To convert [][]byte to []string, I do this
data, err := ioutil.ReadFile("test.txt")
if err != nil {
return nil, err
}
db := bytes.Split(data, []uint8("\n"))
// Convert [][]byte to []string
s := make([]string, len(db))
for i, val := range db {
s[i] = string(val)
}
fmt.Printf("%v", s)
I am new to golang, I'm not sure is most efficient way to do this.

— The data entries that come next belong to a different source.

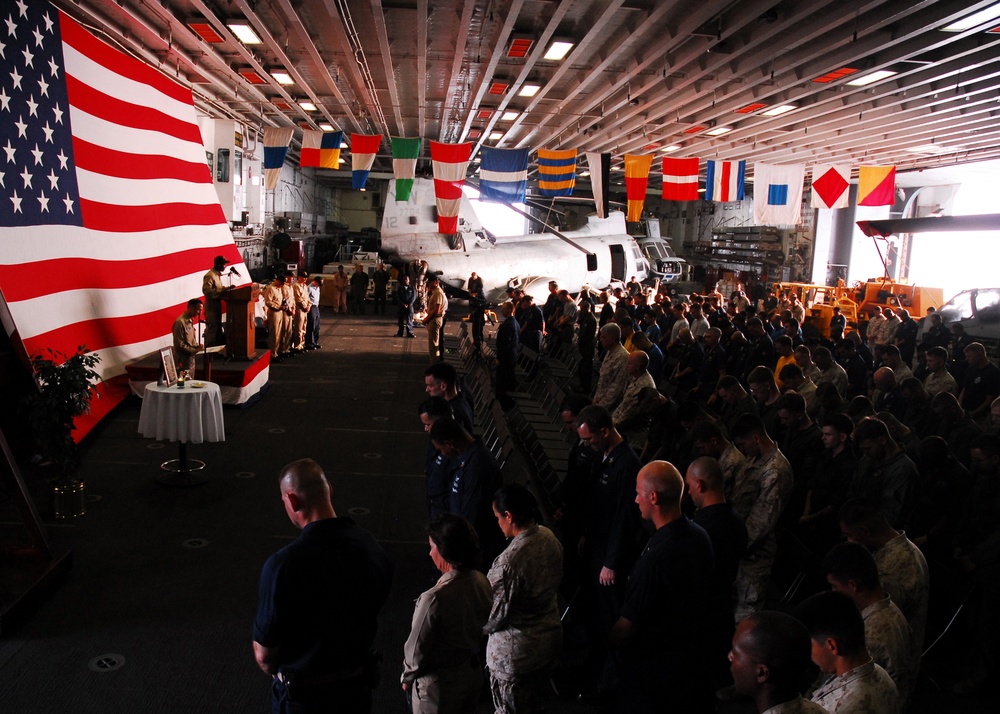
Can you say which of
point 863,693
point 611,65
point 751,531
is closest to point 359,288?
point 611,65

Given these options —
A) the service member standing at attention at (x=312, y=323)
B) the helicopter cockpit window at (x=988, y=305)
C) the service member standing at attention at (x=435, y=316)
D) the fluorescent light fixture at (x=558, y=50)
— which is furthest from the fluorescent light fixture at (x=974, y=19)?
the service member standing at attention at (x=312, y=323)

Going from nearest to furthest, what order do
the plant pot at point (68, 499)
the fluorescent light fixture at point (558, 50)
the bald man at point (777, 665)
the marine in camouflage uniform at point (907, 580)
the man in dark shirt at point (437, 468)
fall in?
1. the bald man at point (777, 665)
2. the marine in camouflage uniform at point (907, 580)
3. the man in dark shirt at point (437, 468)
4. the plant pot at point (68, 499)
5. the fluorescent light fixture at point (558, 50)

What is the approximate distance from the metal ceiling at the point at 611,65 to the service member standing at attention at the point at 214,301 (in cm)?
361

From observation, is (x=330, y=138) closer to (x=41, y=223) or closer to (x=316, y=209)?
(x=41, y=223)

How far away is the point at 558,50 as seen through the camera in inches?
459

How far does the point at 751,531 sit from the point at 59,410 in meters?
5.78

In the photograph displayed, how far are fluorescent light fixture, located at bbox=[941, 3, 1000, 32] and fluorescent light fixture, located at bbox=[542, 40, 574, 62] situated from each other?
5.10 metres

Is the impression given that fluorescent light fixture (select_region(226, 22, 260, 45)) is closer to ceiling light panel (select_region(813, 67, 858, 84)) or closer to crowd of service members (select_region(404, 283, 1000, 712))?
crowd of service members (select_region(404, 283, 1000, 712))

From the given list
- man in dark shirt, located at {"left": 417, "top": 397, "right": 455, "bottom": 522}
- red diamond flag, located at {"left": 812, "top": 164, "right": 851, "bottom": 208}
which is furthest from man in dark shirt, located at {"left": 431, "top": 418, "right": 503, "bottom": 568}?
red diamond flag, located at {"left": 812, "top": 164, "right": 851, "bottom": 208}

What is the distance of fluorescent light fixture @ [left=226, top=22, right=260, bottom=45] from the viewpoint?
36.0 ft

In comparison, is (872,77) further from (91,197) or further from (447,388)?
(91,197)

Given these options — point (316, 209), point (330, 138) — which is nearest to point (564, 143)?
point (330, 138)

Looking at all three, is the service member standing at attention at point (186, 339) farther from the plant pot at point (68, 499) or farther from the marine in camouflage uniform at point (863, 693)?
the marine in camouflage uniform at point (863, 693)

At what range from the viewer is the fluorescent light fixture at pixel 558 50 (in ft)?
37.0
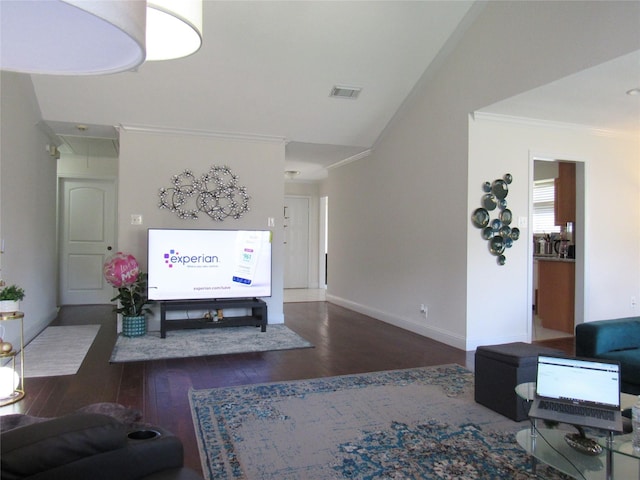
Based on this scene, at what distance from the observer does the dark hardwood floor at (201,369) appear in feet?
10.1

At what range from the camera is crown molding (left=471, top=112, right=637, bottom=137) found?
474 centimetres

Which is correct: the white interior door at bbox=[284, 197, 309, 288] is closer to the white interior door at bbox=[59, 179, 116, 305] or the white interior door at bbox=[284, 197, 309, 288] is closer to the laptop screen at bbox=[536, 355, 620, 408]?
the white interior door at bbox=[59, 179, 116, 305]

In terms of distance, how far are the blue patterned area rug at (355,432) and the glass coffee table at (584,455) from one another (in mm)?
210

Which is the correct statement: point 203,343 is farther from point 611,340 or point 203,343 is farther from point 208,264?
point 611,340

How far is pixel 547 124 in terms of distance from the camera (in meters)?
5.03

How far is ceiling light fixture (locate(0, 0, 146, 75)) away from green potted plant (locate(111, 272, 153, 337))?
4.81 meters

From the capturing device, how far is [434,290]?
5.23 m

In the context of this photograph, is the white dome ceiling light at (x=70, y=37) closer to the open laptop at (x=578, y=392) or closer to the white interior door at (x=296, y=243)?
the open laptop at (x=578, y=392)

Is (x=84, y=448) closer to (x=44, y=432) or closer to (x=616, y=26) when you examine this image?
(x=44, y=432)

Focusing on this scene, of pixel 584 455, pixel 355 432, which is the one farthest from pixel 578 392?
pixel 355 432

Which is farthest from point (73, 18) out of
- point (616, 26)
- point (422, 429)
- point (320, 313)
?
point (320, 313)

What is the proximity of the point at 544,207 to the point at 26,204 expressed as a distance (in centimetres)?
763

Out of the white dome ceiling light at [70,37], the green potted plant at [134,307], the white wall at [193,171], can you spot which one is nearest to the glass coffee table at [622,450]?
the white dome ceiling light at [70,37]

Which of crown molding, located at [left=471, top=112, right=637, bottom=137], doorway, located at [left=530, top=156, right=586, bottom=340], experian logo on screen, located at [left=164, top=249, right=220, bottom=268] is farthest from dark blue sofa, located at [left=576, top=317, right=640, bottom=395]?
experian logo on screen, located at [left=164, top=249, right=220, bottom=268]
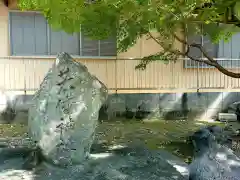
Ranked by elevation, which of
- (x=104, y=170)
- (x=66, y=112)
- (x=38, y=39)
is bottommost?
(x=104, y=170)

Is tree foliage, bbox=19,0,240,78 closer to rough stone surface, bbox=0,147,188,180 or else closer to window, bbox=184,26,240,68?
rough stone surface, bbox=0,147,188,180

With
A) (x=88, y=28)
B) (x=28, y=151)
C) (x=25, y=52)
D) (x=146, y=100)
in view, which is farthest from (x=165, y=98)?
(x=28, y=151)

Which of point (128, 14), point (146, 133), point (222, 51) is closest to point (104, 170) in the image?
point (128, 14)

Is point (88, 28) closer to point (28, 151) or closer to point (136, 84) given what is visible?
point (28, 151)

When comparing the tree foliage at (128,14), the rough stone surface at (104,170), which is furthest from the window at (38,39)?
the rough stone surface at (104,170)

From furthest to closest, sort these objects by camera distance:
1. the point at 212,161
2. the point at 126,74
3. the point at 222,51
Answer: the point at 222,51
the point at 126,74
the point at 212,161

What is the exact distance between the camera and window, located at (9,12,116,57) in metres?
10.1

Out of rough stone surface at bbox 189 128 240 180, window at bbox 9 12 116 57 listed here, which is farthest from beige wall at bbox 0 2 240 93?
rough stone surface at bbox 189 128 240 180

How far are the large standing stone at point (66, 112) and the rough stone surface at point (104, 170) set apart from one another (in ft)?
0.63

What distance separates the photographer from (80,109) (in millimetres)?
4406

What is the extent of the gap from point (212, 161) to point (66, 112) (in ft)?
6.50

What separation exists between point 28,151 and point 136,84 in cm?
620

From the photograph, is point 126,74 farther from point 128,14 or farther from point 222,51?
point 128,14

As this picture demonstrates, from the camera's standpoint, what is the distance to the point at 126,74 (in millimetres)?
10500
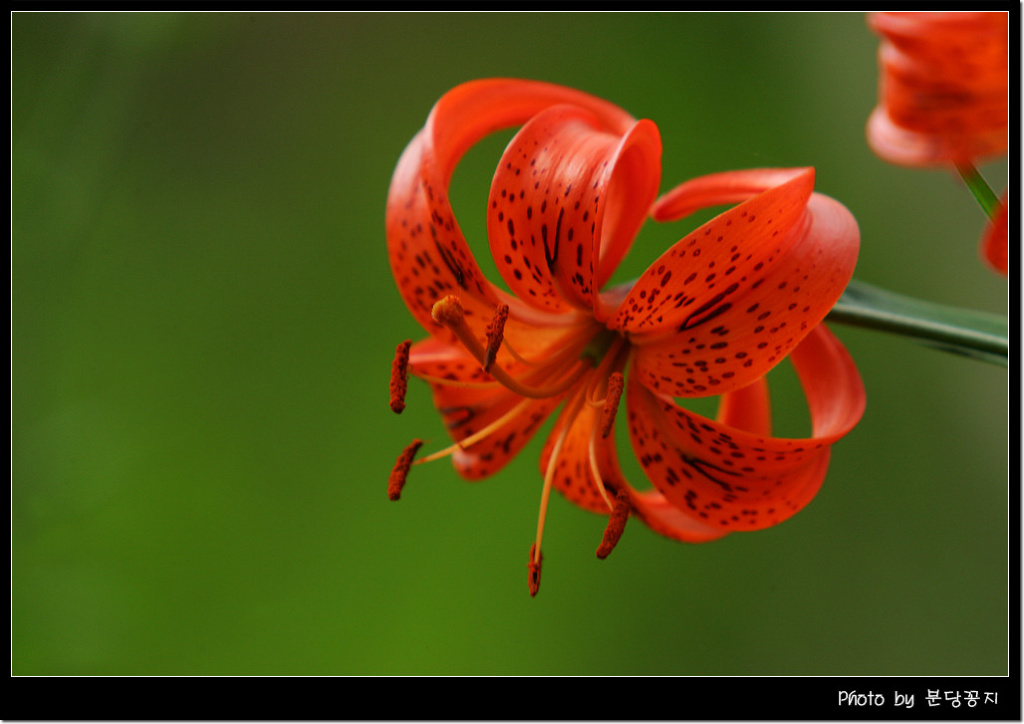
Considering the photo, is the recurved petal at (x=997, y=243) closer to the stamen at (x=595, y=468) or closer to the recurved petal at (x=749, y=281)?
the recurved petal at (x=749, y=281)

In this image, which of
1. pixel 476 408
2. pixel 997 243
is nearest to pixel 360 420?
pixel 476 408

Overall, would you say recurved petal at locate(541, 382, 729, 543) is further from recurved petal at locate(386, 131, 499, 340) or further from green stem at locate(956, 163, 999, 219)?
green stem at locate(956, 163, 999, 219)

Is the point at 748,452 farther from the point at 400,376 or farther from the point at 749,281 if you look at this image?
the point at 400,376

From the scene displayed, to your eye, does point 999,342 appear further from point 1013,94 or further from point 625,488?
point 625,488

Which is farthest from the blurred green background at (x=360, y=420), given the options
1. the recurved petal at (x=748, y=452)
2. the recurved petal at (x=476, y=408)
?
the recurved petal at (x=748, y=452)

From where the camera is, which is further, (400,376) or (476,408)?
(476,408)

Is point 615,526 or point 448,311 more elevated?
point 448,311

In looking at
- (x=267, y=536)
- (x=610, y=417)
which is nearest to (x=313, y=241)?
(x=267, y=536)
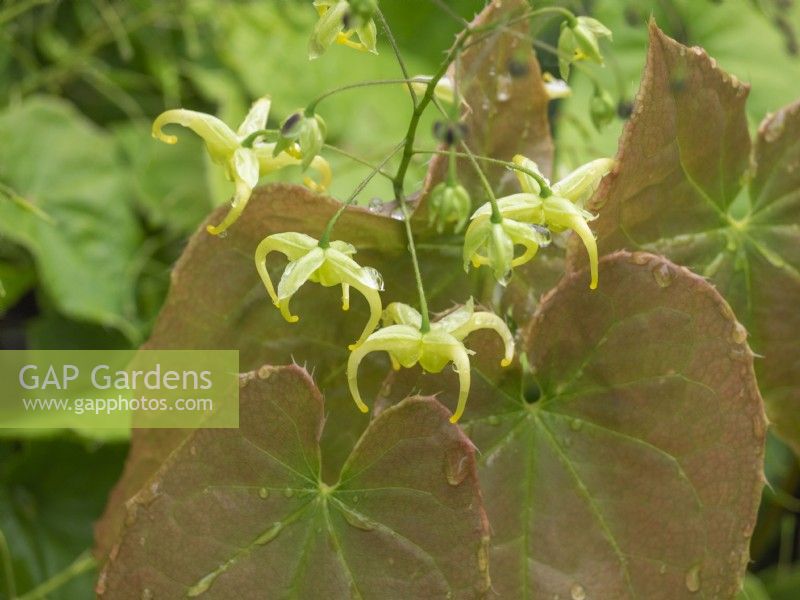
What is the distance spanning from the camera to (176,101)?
1.06 m

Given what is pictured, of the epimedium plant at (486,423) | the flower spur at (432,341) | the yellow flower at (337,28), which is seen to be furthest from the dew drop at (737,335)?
the yellow flower at (337,28)

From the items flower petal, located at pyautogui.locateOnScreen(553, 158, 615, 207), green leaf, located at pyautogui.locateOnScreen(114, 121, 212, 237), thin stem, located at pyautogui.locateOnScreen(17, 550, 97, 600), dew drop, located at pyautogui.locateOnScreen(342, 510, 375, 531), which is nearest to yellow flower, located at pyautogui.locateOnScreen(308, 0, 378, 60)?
flower petal, located at pyautogui.locateOnScreen(553, 158, 615, 207)

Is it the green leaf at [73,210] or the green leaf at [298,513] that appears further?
the green leaf at [73,210]

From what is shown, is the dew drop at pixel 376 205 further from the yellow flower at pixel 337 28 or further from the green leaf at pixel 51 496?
the green leaf at pixel 51 496

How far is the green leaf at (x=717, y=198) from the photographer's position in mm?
465

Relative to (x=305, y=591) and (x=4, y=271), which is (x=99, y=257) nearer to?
(x=4, y=271)

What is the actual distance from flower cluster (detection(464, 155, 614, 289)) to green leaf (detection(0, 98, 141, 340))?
0.55 metres

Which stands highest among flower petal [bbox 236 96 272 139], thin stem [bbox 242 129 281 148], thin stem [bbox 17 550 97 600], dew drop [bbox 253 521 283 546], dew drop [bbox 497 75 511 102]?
dew drop [bbox 497 75 511 102]

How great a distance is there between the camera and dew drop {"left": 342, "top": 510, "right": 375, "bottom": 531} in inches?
17.4

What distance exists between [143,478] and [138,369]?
0.07m

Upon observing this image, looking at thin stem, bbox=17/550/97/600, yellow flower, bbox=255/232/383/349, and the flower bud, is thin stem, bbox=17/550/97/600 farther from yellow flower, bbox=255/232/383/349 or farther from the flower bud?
the flower bud

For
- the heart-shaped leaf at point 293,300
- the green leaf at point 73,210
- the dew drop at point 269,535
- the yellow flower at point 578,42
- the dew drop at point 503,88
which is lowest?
→ the dew drop at point 269,535

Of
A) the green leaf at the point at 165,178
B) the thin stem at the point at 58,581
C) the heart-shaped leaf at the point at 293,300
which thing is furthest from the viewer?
the green leaf at the point at 165,178

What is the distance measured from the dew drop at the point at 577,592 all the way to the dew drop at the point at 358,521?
10cm
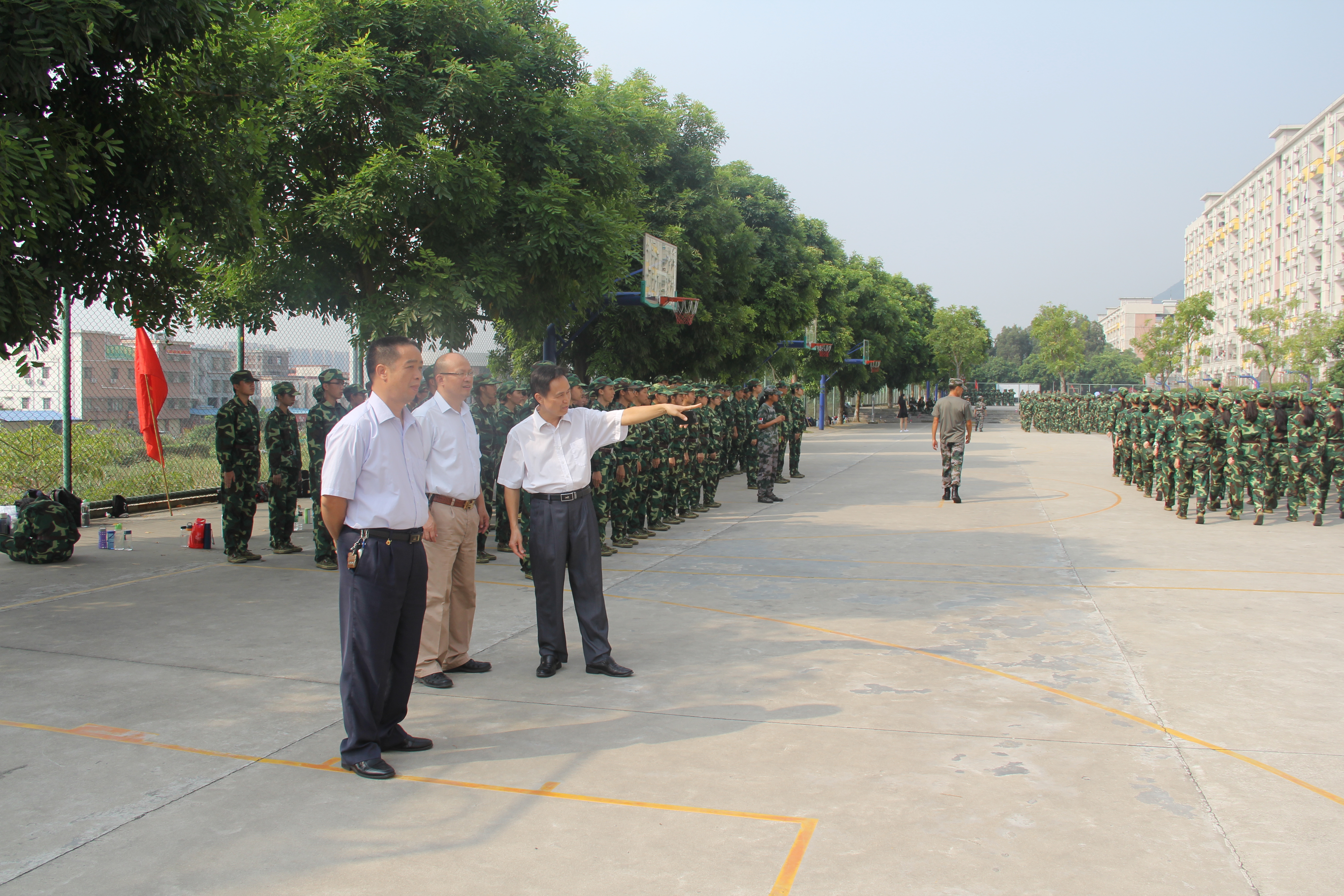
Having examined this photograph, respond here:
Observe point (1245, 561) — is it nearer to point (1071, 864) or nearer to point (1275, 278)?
point (1071, 864)

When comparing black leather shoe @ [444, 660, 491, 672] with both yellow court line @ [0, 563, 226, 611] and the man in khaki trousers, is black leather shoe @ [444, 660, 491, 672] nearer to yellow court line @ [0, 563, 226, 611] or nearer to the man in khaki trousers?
the man in khaki trousers

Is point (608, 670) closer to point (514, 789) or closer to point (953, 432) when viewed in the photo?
point (514, 789)

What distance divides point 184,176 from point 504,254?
195 inches

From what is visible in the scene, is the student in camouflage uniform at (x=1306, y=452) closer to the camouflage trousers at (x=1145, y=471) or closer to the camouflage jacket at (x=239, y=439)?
the camouflage trousers at (x=1145, y=471)

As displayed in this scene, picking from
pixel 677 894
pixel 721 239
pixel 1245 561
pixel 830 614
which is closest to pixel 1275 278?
pixel 721 239

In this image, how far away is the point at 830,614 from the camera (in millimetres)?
7660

The most effective way would be to remove this step: db := bytes.Split(data, []uint8("\n")) and instead iterate over data like that:
func main() {
data, _ := ioutil.ReadFile("test.txt")
s := make([]string, 0)
start := 0
for i := range data {
if data[i] == '\n' {
elem := string(data[start : i-1])
s = append(s, elem)
start = i
}
}
fmt.Printf("%v", s)
}
Or if you want to convert [][]byte to []string:
func convert(data [][]byte) []string {
s := make([]string, len(data))
for row := range data {
s[row] = string(data[row])
}
return s
}
[][]byte to []string.
[] [] byte to [] string, I note no difference between your proposal and my code.If you actually want to convert a file content to a []string, you can use bufio.Scanner which is cleaner (IMO) and more efficient than the code you posted:
func readFile(filename string) ([]string, error) {
file, err := os.Open(filename)
if err != nil {
return nil, err
}
defer file.Close()
scanner := bufio.NewScanner(file)
var data []string
for scanner.Scan() {
line := scanner.Text()
data = append(data, line)
}
if err = scanner.Err(); err != nil {
return nil, err
}
return data, nil
}
Here's a benchmark* comparing the original function (readFile1) and my function (readFile2):
BenchmarkReadFile1-8 300 4632189 ns/op 3035552 B/op 10570 allocs/op
BenchmarkReadFile2-8 1000 1695820 ns/op 2169655 B/op 10587 allocs/op
*the benchmark read a sample file of 1.2 MiB and ~10K lines
The new code runs in 36% of the time and 71% of the memory used by the original function.